**Directive**
Output nothing but the lines from the line with "From the capturing" through the end of the listing below, both ends included.

**Supplied material**
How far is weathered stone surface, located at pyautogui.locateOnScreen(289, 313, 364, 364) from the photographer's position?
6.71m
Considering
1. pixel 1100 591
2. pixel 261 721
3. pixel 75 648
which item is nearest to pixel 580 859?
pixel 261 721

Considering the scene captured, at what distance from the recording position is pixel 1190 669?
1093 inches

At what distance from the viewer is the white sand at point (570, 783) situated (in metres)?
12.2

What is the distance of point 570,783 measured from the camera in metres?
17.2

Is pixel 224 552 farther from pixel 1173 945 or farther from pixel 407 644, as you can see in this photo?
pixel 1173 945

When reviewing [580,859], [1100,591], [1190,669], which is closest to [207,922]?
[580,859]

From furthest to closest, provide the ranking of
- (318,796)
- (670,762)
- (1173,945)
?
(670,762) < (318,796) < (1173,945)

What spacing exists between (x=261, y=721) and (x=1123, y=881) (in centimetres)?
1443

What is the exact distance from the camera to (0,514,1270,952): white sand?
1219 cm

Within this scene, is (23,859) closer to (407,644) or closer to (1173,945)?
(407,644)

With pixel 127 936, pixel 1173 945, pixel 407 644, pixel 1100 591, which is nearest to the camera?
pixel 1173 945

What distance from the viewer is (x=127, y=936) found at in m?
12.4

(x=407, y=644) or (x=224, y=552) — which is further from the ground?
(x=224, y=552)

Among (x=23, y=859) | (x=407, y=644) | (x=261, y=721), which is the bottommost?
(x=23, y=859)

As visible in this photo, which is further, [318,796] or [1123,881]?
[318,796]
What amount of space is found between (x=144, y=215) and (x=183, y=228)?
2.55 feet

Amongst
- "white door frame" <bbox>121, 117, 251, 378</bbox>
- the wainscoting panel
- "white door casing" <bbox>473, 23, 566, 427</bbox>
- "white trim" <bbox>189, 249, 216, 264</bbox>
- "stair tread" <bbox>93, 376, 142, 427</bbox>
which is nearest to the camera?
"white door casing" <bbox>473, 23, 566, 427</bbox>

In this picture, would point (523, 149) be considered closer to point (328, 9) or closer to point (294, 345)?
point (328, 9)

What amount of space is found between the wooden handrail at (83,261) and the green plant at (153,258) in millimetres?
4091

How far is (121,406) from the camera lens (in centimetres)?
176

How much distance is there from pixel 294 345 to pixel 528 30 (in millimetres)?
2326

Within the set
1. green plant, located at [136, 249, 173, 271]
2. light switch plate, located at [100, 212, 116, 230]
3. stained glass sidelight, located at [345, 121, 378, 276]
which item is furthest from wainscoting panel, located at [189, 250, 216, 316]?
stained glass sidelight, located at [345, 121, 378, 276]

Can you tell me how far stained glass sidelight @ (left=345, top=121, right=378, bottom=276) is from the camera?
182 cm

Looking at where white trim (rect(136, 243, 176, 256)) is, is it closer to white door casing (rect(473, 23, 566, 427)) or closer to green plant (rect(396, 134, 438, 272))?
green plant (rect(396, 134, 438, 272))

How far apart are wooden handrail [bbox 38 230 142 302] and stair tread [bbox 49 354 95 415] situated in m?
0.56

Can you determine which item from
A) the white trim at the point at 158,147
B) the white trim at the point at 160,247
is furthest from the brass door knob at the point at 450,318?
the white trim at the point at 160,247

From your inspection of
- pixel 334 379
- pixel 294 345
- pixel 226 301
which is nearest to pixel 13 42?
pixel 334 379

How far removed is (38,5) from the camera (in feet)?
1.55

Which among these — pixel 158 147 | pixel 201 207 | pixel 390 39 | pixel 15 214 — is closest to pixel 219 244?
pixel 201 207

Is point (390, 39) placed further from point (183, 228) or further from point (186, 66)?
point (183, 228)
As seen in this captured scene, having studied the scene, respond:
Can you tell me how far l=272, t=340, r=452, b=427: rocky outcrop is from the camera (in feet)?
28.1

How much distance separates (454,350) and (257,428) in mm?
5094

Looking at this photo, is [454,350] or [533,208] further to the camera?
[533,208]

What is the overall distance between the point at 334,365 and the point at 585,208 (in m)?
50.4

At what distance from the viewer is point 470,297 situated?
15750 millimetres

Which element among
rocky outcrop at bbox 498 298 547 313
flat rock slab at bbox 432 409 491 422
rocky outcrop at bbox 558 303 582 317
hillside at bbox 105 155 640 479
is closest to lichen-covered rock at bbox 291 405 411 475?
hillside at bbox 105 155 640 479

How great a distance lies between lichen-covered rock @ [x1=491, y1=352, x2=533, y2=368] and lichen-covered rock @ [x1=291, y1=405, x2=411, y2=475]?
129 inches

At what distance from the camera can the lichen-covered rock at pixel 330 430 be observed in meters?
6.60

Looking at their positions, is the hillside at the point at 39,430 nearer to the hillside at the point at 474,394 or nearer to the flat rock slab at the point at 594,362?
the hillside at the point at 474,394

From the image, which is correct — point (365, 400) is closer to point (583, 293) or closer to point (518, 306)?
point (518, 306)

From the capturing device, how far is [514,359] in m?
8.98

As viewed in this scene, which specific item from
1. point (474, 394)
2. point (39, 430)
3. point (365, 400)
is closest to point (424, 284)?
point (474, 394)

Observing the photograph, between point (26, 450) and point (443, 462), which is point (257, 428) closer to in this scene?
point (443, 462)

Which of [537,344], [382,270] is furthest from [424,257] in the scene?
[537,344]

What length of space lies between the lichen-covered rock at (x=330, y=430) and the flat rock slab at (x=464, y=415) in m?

**Complete output**
From the capturing device, how far is [514,359] in m?
8.98

As viewed in this scene, which specific item from
1. point (474, 394)
2. point (39, 430)
3. point (365, 400)
is closest to point (424, 284)?
point (474, 394)

Observing the photograph, between point (26, 450) and point (443, 462), which is point (257, 428) closer to in this scene?
point (443, 462)

Which of [537,344], [382,270] is furthest from [424,257] in the scene?
[537,344]

What length of space lies between the lichen-covered rock at (x=330, y=430) and the flat rock slab at (x=464, y=415) in m?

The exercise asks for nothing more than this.